Or: If you Transgenderize it, it will fall.
Not Just Bud Light: Anheuser-Busch’s Other Beer Brands See Sales Crash
As Bud Light continues to face plummeting sales amid a conservative boycott over its collaboration with a transgender influencer, other brands made by parent company Anheuser-Busch are also taking a hit.Sales of Michelob Ultra fell by 4.3 percent in the week that ended July 1 compared with last year, and Busch Light was down 8.5 percent, the New York Post reported. Both brands are, like Bud Light, owned by the Anheuser-Busch brewing company.
Bud Light this year lost its position as America’s top selling beer. It was the second-best-selling beer in the four weeks leading up to June 3, making up 7.3 percent of U.S. retail-store beer purchases. Bud Light is now no longer one of America’s 10 most popular beers.
Bud Light’s problems come after months of boycotting by conservatives. The brand’s troubles began in April, when its partnership with transgender influencer Dylan Mulvaney became public. Mulvaney revealed the collaboration on social media on April 1, showing a Bud Light can featuring the influencer’s face. Mulvaney also posted a video drinking Bud Light in a bathtub.
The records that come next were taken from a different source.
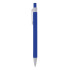Notatnik z długopisem niebieski V2795-11 (3) thumbnail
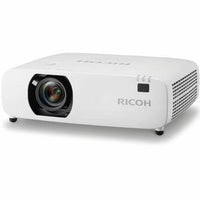 Ricoh 432673 PJ WUL5A50 Laser Projector WUXGA 3LCD 4K HDMI 1920x1200 18W Speaker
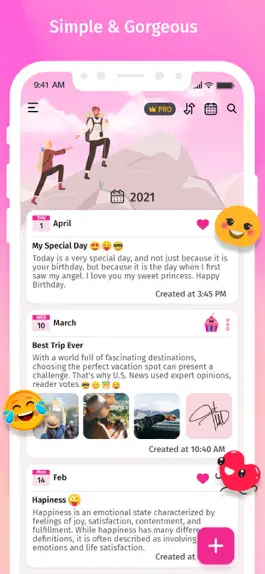 Game screenshot Secret Diary With Lock mod apk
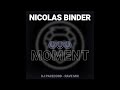 Nicolas binder  moment dj pacecord  rave mix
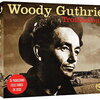 - 14. JULY * Woody Guthrie *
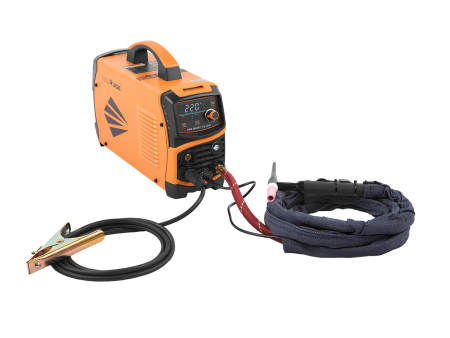 Сварочный инвертор Сварог Pro Smart TIG 200 OXIFREE (W227S)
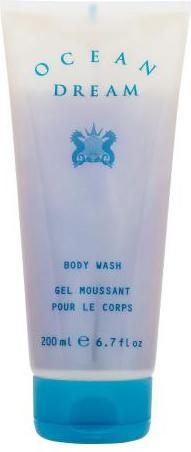 Actual product image Giorgio Beverly Hills Ocean Dream (200 ml)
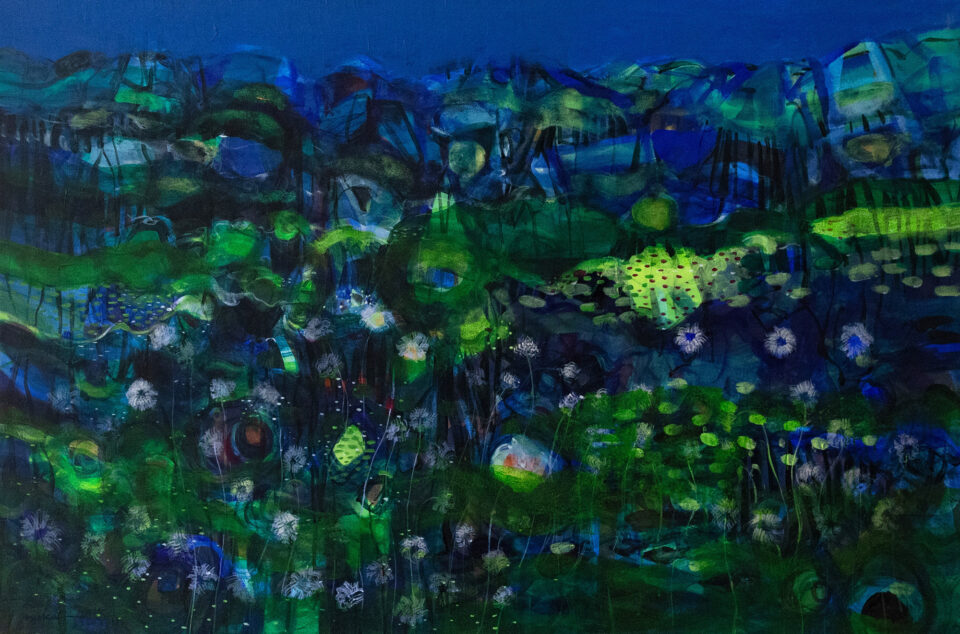 Lot 54 Miska Mohammed Art Auction East Africa Strauss & Co 2025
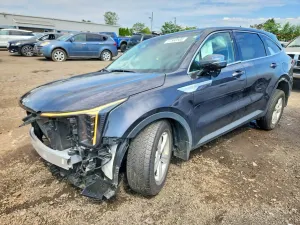 Kia Sorento 2.5L 4 2025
As if an effete über-hipster doofus like Dylan ”Dirk” Mulvaney would’ve ever been caught dead drinking a common-plebe brand like Bumblaster Light anyway, unless he/she/it was getting paid to.
This is the first instance I know of where one of these boycotts has actually accomplished a damned thing other than to make participants feel all smug and righteous, and I must say it’s a beautiful thing indeed. Keep the skeer on ‘em, people; these WokesterCorp™ shitheels really do despise you, so you absolutely ought to give it right back to ‘em, measure for measure and to the very last bitter drop. Kick ‘em in the yarbles, bring the pain, and make them pay, each and every single chance you get. If nothing else, you’ll be drinking much better beer for your trouble.
Update! Lamont the Big Dummy, of course and as usual, has the right of it.
At Instapundit, Steven Green says they should just apologize.
I don’t know if I want a forced apology, which would of course be insincere. And anyway, forced apologies are kind of creepy.
I think I want more: For Anheuser-Busch to declare that men are men, and women are women.
Is that too much? I don’t think so. I don’t want every company to weigh in on contentious social issues. But I would like the precedent set that if a corporation weighs in on a culture war issue, they are now Fair Game to be mau-maued by the right into being forced to weigh in on our side of the culture war issue. Which of course is absolutely hateful to our leftwing corporate “friends.”
Let us make an object lesson out of Tranheuser-Busch, so that other corporations understand: Either avoid weighing in on political issues altogether, or we will fucking force you to propagandize for the social and cultural right.
Which we know you hate. And which will cost you your precious ESG ratings.
You’re advertising your “corporate values”? Well then I insist that your “corporate values” match my conservative values. How you like them apples?
Maybe you better just stay out of it altogether, huh?
Exactly, precisely so. As is so often said of stupidity, “liberalism” too should be literally, physically painful. That only happens if we make it happen, there’s simply no other way. Show them that there will be a cost involved, and perhaps one day corporate America will remember what business it was that they were originally supposed to be in.
“This is the first instance I know of where one of these boycotts has actually accomplished a damned thing…”
I believe the similar boycott of Coca Cola had an effect. They revised their statements IIRC, and have since sorta shut the fuck up. I think, memory of this is getting old.